Nate konnte wirklich der größte Idiot sein, doch dann war er auch wieder lieb und witzig und gutherzig.
Tief in sich drin hinter diesen ganzen blöden Streiten und dummen Aktionen war er ein guter Mensch. Dabei spielte es für mich keine Rolle, dass er schon einmal ein halbes Jahr im Knast verbracht hatte. Er war mein großer Bruder – das Einzige an Familie, was mir geblieben war. Nie hatte er es leicht gehabt, noch weniger als ich, denn wir waren beide immer die gewesen, die übrig waren. Ohne Eltern, ohne wesentliche Rolle, von einer Pflegefamilie zur nächsten gereicht und schließlich auf der Straße gestrandet.
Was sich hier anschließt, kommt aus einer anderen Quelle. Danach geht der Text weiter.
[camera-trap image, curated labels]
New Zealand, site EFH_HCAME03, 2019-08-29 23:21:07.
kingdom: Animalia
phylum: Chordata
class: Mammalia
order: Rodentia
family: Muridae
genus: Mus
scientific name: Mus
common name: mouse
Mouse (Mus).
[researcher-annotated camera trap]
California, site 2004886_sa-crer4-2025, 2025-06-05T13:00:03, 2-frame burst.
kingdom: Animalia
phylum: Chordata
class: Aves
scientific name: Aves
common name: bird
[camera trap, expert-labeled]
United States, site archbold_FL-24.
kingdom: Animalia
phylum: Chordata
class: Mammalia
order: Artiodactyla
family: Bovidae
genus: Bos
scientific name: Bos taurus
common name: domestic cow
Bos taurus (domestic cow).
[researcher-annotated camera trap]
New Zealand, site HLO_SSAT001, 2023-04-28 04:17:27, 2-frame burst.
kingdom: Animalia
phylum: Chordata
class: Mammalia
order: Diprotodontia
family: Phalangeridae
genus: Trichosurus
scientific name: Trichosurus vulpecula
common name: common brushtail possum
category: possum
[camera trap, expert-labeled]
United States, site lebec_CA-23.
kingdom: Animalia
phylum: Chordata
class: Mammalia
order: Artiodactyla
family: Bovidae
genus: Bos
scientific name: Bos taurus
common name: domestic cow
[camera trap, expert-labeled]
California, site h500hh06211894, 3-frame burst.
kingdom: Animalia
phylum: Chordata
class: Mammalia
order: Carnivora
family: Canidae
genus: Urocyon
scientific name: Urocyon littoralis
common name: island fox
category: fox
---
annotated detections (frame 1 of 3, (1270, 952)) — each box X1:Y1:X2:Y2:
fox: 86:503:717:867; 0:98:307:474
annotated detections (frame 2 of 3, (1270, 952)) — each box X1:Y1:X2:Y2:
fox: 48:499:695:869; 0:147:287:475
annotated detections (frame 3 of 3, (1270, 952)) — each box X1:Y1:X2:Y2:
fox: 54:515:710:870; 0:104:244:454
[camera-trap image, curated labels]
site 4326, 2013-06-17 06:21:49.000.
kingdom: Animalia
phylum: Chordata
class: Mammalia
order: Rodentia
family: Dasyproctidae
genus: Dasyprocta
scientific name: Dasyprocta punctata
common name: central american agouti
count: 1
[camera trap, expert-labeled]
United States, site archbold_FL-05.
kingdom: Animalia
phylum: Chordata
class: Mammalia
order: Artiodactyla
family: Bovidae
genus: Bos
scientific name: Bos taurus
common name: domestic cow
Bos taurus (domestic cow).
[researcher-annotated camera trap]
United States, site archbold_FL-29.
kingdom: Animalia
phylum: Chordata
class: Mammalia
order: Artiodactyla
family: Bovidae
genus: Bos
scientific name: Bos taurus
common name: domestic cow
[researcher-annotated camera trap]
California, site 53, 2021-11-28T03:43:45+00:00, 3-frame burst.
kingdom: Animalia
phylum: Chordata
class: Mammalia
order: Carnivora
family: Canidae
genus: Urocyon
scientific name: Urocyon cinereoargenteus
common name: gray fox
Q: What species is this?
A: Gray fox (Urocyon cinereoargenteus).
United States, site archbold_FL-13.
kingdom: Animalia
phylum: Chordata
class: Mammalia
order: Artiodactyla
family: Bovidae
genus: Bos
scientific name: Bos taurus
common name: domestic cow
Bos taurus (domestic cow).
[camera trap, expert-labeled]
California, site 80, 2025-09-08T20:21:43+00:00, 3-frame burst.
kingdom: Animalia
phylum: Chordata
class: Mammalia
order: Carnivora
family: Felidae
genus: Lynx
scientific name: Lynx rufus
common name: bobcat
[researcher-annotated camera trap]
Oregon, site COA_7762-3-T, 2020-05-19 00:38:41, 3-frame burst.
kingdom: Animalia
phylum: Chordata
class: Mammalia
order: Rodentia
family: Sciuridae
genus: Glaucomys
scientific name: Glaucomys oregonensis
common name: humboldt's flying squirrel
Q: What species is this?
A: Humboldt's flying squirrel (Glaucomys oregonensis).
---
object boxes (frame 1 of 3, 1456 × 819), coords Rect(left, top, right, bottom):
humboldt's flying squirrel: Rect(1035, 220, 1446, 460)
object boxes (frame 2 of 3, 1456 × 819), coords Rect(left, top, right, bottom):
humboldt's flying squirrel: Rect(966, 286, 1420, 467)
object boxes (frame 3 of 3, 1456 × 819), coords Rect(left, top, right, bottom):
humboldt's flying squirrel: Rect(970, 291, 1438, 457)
Ich schüttelte den Kopf. Unser Leben war keine Glanzleistung gewesen. Aber das war nun einmal so geschehen und vorbei, also sollte ich die Dinge in die Hand nehmen und versuchen, das hinter mir zu lassen. Es würde besser werden. Ich hatte jetzt einen Job, wir wohnten alleine in einer richtigen Wohnung, ich hatte meine beste Freundin und sogar einen Hund. Es war ein Weg.
***
Die Woche verging so, wie Wochen immer vergingen. Montags und dienstags frei, dann bis drei Uhr arbeiten, ausschlafen und bald wieder arbeiten gehen. Zwischendurch mit Oli spazieren gehen, die Wohnung auf Vordermann halten und was sonst noch so zu tun war.
Auch am Freitag stand ich selbstverständlich wieder hinter der Bar des Clubs.
„Hey, Süße", sagte der Mann, dem ich gerade einen Wodka verkauft hatte. Er war bestimmt zehn Jahre älter als ich. Und sturzbetrunken.
Ich hob nur die Augenbrauen.
„Ich bin übrigens Jack." Er tat ja gerade so, als hätten wir schon ein ausgedehntes Gespräch miteinander geführt.
„Aha."
„Süße- Ich seh doch in dein Augen, dass du was von mir willst."
Er lag falsch, da gab es ausnahmsweise einmal nichts zusehen. Sein schleimiges Hey-Süße-Getue war definitiv nicht mein Typ.
„Deine Kollegin, die leider nur halb so heiß is wie du, kann den Laden doch hier mal kurz alleine schmeißn und wir beide verschwinden fürn paar Augenblicke..."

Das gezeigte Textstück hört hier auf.